Einig in der Kritik an Kurz
Am Beginn stand dennoch die Einigkeit – und zwar in der Kritik am abwesenden Sebastian Kurz. Strache hielt es für „schade, dass der Herr ÖVP-Parteichef wieder einmal abgesagt hat und sich dieser Diskussion nicht gestellt hat.“ Das sei bezeichnend. „Man hat fast den Eindruck, er ist der teuerste Flüchtling Österreichs.“ Kern, der Regierungsmitglied sei, werde diesen aber wohl entsprechend vertreten, gab es die erste Spitze gegen den Gesprächspartner nach wenigen Sekunden. Kern gab sie zurück, indem er Strache vorwarf, mit Kurz seit Wochen an einer schwarz-blauen Koalition zu werken. Erst habe die Volkspartei den Freiheitlichen mit der Flüchtlingspolitik „alles nachgemacht“, nun würden sich die beiden Wirtschaftsprogramme derart gleichen, dass man nicht genau wisse, „wer von wem abgeschrieben hat“.
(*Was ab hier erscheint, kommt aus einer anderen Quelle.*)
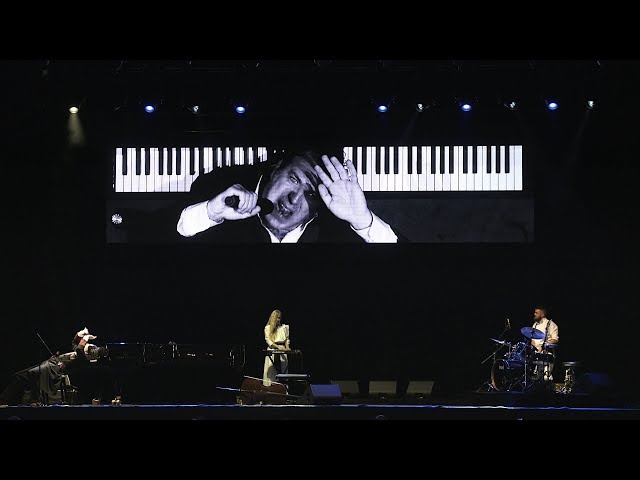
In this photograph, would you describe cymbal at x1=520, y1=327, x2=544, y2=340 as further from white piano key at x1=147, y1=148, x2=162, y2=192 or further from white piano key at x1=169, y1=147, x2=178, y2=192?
white piano key at x1=147, y1=148, x2=162, y2=192

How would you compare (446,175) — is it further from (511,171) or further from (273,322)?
(273,322)

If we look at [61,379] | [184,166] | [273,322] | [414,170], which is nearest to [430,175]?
[414,170]

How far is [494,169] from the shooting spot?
11117mm

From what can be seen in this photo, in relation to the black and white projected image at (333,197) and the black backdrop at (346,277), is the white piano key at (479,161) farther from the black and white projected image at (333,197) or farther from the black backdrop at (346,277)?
the black backdrop at (346,277)

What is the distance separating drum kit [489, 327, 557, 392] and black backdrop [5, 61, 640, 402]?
98 cm

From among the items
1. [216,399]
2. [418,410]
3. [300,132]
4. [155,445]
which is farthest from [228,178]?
[155,445]

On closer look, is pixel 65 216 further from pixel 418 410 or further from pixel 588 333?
pixel 588 333

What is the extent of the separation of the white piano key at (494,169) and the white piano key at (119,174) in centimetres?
421

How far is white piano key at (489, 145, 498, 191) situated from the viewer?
36.3 feet

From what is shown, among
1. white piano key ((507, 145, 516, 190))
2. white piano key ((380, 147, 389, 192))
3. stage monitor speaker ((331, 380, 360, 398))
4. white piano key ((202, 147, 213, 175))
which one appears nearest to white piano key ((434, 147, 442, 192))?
white piano key ((380, 147, 389, 192))

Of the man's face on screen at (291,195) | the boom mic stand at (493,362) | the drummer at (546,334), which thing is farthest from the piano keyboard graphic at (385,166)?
the boom mic stand at (493,362)

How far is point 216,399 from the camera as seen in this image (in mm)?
9805

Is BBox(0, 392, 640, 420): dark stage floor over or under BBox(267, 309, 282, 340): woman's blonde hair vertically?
under

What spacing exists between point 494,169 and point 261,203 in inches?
106
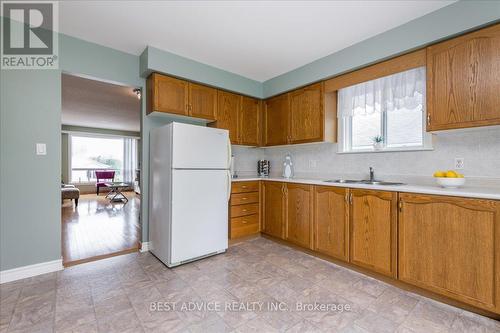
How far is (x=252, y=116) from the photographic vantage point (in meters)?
3.87

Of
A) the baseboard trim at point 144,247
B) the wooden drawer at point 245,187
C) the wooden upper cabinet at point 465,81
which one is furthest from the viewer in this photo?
the wooden drawer at point 245,187

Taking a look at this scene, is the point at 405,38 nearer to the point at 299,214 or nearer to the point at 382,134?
the point at 382,134

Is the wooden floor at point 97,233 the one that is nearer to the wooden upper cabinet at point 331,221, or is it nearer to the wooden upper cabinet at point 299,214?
the wooden upper cabinet at point 299,214

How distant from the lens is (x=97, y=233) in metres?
3.69

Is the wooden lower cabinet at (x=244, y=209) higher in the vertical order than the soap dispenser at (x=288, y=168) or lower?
lower

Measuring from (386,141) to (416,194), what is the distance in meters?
0.99

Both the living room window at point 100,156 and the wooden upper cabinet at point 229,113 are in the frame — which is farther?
the living room window at point 100,156

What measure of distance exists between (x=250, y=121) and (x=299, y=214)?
1727mm

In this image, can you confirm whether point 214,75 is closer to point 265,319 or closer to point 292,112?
point 292,112

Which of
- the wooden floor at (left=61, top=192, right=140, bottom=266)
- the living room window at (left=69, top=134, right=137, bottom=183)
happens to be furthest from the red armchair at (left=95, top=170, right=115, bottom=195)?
the wooden floor at (left=61, top=192, right=140, bottom=266)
Von Moderator Klaus Webhofer darauf angesprochen, ob beide Parteien den Kampf um Platz eins bereits aufgegeben hätten, gaben sich beide betont unbeeindruckt: Umfragen lägen oft falsch, so der Tenor. Die einzige Umfrage, die zähle, sei jene am 15. Oktober, auch bekannt als Urnengang.
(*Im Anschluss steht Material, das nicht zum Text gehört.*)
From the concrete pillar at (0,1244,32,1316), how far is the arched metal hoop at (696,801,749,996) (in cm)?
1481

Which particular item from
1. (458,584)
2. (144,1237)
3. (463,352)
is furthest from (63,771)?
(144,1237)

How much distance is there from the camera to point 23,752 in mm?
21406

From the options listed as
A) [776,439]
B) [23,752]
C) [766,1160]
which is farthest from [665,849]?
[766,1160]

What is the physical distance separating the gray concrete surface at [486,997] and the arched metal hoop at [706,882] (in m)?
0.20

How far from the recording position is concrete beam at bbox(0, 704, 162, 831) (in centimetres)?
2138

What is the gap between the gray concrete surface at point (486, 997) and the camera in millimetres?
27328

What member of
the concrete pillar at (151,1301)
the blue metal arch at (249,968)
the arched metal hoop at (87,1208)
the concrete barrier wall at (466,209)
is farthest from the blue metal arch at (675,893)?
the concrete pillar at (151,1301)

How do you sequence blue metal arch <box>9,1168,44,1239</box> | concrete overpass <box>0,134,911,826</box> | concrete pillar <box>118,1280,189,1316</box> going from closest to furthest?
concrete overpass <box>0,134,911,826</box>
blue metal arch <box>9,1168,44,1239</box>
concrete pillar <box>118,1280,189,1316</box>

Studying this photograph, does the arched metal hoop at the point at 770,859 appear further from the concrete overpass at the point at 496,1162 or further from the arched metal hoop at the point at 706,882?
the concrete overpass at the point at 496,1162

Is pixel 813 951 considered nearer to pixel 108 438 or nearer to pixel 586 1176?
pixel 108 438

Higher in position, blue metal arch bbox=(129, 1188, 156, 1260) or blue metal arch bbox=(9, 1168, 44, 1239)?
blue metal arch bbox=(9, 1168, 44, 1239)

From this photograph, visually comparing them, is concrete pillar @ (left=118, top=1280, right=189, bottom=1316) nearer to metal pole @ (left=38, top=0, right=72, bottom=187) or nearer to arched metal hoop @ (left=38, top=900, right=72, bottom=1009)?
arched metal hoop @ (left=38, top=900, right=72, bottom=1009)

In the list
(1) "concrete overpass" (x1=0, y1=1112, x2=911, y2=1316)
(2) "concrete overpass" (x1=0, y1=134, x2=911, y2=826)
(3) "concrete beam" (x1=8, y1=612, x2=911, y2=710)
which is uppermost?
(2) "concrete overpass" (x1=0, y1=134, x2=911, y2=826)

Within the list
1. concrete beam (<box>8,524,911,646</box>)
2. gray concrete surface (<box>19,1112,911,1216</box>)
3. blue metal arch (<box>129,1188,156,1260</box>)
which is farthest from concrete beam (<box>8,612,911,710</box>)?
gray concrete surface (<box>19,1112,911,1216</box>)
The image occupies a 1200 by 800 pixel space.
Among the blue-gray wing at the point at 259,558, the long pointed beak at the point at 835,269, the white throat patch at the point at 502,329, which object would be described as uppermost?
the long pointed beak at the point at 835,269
Zur Ansage von Kern im ORF-Sommergespräch, beim Verlust von Platz eins in die Opposition wechseln zu wollen, führte der Kanzler aus, er beschäftige sich bis zum Wahltag nur mit der Frage, wie die SPÖ gewinnen könne, alles andere werde sich danach weisen. Strache riet seinem Gesprächspartner indes zu mehr Realismus: „Sollten Sie nicht Stärkster werden, dann werden sie Geschichte sein, Herr Kern.“ Und dann, so Straches Prophezeiung weiter, werde rasch ein neuer SPÖ-Chef auf dem Plan stehen und mit der ÖVP in Verhandlungen treten – um das zu verhindern, müssten die Freiheitlichen stark genug werden.
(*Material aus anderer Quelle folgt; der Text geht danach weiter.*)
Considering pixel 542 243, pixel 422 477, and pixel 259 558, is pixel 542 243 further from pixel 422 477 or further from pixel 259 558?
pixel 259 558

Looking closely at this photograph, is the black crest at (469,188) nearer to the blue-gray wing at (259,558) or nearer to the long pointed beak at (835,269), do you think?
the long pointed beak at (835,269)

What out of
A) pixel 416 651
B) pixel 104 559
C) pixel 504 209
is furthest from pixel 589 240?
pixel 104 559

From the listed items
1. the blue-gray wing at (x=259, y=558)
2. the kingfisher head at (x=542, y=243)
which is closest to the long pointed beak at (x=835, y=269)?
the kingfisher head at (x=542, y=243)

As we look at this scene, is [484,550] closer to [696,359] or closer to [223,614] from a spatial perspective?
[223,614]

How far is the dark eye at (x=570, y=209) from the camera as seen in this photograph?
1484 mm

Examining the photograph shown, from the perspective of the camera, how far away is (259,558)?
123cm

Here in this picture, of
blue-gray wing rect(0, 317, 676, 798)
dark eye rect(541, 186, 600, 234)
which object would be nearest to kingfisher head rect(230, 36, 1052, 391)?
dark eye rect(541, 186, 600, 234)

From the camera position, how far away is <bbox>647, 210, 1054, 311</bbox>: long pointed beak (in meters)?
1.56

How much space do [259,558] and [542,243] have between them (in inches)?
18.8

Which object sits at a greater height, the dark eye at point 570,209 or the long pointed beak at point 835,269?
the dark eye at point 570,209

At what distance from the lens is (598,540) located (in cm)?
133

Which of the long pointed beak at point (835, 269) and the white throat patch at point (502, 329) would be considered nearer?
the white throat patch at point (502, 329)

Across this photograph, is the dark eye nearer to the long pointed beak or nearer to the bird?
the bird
Ob ihm Schwarz-Blau oder Rot-Blau lieber wäre, wollte der FPÖ-Chef dann aber doch nicht beantworten: „Wir wollen uns treu bleiben“, beteuerte er. Soll heißen: „Es soll mir recht sein, wenn das die Sozialdemokratie sein sollte oder die Volkspartei“, Hauptsache, am Ende fänden sich blaue Forderungen im finalen Regierungsprogramm.
Forderung nach Ehrlichkeit
Bei aller Kritik am Gegenüber, drangen dennoch Gemeinsamkeiten durch: So gab Kern dem „Kollegen Strache“ recht, dass man die Ängste der Bevölkerung in Sachen Flüchtlinge und Arbeitslosigkeit ernst nehmen müsse. Auch danach gefragt, ob der Familiennachzug für weniger schutzbedürftige Flüchtlinge weiter ausgesetzt bleiben sollte, antworteten beide mit Ja. Auf keinen gemeinsamen Nenner kamen Kern und Strache hingegen in puncto Mindestpension und Mindestlohn – zwei Forderungen, die sich in beiden Wahlprogrammen finden. Denn: „Wir wollen Steuerentlastungen“, so Strache, die SPÖ hingegen zusätzliche Steuern. Kern konterte: „Sie verteidigen die obersten zwei Prozent der Bevölkerung.“
Zuletzt verlangten beide einander mehr Ehrlichkeit ab: Von Strache damit konfrontiert, dass Kern seinen Berater Tal Silberstein erst entlassen habe, als dieser in Israel festgenommen worden sei, meinte der Kanzler: „Wir haben einen Auftragnehmer gehabt, das Vertrauen wurde enttäuscht, wir haben das beendet, es war ein Fehler.“ Aber: „Sie und Ihre Partei haben fast Kärnten versenkt. Hat sich jemals jemand von Ihnen dafür entschuldigt? Mir ist das entgangen.“ Strache entgegnete, die „ehemalige freiheitliche Parteispitze davongejagt“ zu haben.
Eine amikale Diskussion geht offenkundig anders.
Hinweis
Der "Klartext" zwischen SPÖ-Chef Christian Kern und FPÖ-Obmann Heinz-Christian Strache fand am 6. September im ORF-Radiokulturhaus statt und wurde ab 18:30 Uhr auf Ö1 übertragen. Auf ORF III wurde die Aufzeichnung um 20.15 Uhr ausgestrahlt.